| REQUIREMENT |
Quote the lines of the data below verbatim, beginning at the line that contains "Of the following" and ending at the last line, both included, and excluding pictures.

— Start of LISTING —

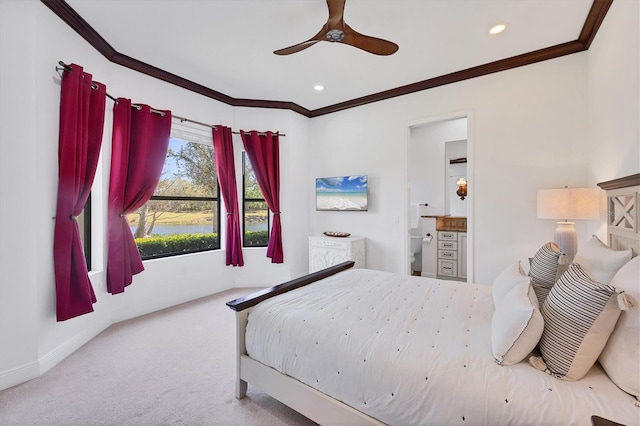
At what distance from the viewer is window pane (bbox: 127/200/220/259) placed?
11.4ft

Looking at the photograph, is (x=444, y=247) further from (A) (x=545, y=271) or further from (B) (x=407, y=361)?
(B) (x=407, y=361)

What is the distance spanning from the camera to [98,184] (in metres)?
2.87

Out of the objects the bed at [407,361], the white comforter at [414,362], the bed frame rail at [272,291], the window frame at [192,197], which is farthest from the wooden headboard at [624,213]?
the window frame at [192,197]

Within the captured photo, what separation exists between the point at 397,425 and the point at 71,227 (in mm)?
2763

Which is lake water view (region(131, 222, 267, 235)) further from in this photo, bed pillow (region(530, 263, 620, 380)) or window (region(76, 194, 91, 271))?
bed pillow (region(530, 263, 620, 380))

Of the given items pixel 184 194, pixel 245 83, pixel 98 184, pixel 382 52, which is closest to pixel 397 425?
pixel 382 52

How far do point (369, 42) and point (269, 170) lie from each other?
8.10 ft

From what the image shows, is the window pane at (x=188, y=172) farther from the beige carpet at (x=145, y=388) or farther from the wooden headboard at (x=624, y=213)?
the wooden headboard at (x=624, y=213)

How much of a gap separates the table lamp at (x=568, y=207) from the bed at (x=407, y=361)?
296 millimetres

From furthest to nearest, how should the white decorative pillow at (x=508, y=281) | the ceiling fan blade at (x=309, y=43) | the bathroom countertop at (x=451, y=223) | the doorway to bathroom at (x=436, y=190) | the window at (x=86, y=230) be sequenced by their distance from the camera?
the doorway to bathroom at (x=436, y=190)
the bathroom countertop at (x=451, y=223)
the window at (x=86, y=230)
the ceiling fan blade at (x=309, y=43)
the white decorative pillow at (x=508, y=281)

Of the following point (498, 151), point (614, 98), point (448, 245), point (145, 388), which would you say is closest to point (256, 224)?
point (145, 388)

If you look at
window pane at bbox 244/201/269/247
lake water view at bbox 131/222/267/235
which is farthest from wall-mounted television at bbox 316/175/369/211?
lake water view at bbox 131/222/267/235

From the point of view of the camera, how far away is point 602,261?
154 cm

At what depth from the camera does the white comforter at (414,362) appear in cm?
100
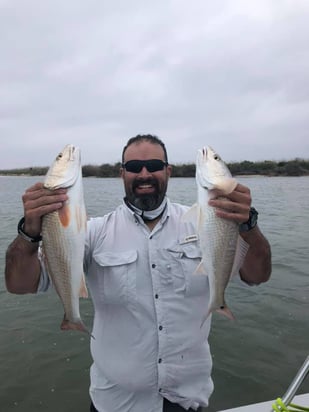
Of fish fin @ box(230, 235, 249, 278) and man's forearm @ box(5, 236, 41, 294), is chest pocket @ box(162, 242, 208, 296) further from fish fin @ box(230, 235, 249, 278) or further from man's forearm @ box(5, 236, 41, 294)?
man's forearm @ box(5, 236, 41, 294)

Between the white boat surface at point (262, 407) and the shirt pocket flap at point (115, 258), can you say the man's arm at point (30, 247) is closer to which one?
the shirt pocket flap at point (115, 258)

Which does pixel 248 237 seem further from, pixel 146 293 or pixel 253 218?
pixel 146 293

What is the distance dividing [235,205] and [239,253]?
1.75 ft

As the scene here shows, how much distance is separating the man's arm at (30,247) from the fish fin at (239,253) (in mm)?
1446

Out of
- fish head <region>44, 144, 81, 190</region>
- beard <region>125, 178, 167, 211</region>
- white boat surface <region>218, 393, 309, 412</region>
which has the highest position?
fish head <region>44, 144, 81, 190</region>

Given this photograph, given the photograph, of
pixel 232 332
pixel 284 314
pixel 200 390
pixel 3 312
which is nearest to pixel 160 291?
pixel 200 390

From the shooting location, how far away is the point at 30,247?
2910 millimetres

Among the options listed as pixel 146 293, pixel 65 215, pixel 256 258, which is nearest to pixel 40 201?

— End of LISTING —

| REPLY TO THE TASK |
Of the following point (498, 151), point (614, 98), point (448, 245), point (145, 388), which would you say is closest to point (256, 224)?
point (145, 388)

If you look at
window pane at bbox 244/201/269/247
lake water view at bbox 131/222/267/235
which is farthest from wall-mounted television at bbox 316/175/369/211?
lake water view at bbox 131/222/267/235

From the point of view of the camera, how far away is point 602,261?
154 cm

At what depth from the camera does the white comforter at (414,362) appear in cm?
100
Of fish fin @ box(230, 235, 249, 278) and man's forearm @ box(5, 236, 41, 294), is chest pocket @ box(162, 242, 208, 296) further from fish fin @ box(230, 235, 249, 278) or further from man's forearm @ box(5, 236, 41, 294)?
man's forearm @ box(5, 236, 41, 294)

Between the white boat surface at point (262, 407) and the shirt pocket flap at point (115, 258), can you say the man's arm at point (30, 247) is closer to which one?
the shirt pocket flap at point (115, 258)

Which does pixel 248 237 seem further from, pixel 146 293 or pixel 253 218?
pixel 146 293

What is the distance dividing [235,205] and [239,253]?
1.75 ft

As the scene here shows, how much distance is separating the man's arm at (30,247) from the fish fin at (239,253) (in mm)?
1446

Out of
- fish head <region>44, 144, 81, 190</region>
- beard <region>125, 178, 167, 211</region>
- white boat surface <region>218, 393, 309, 412</region>
which has the highest position?
fish head <region>44, 144, 81, 190</region>

Given this photograph, given the photograph, of
pixel 232 332
pixel 284 314
pixel 200 390
pixel 3 312
which is nearest to pixel 160 291?
pixel 200 390

From the shooting location, how far away is the point at 30,247?
2910 millimetres

Among the options listed as pixel 146 293, pixel 65 215, pixel 256 258, which is nearest to pixel 40 201?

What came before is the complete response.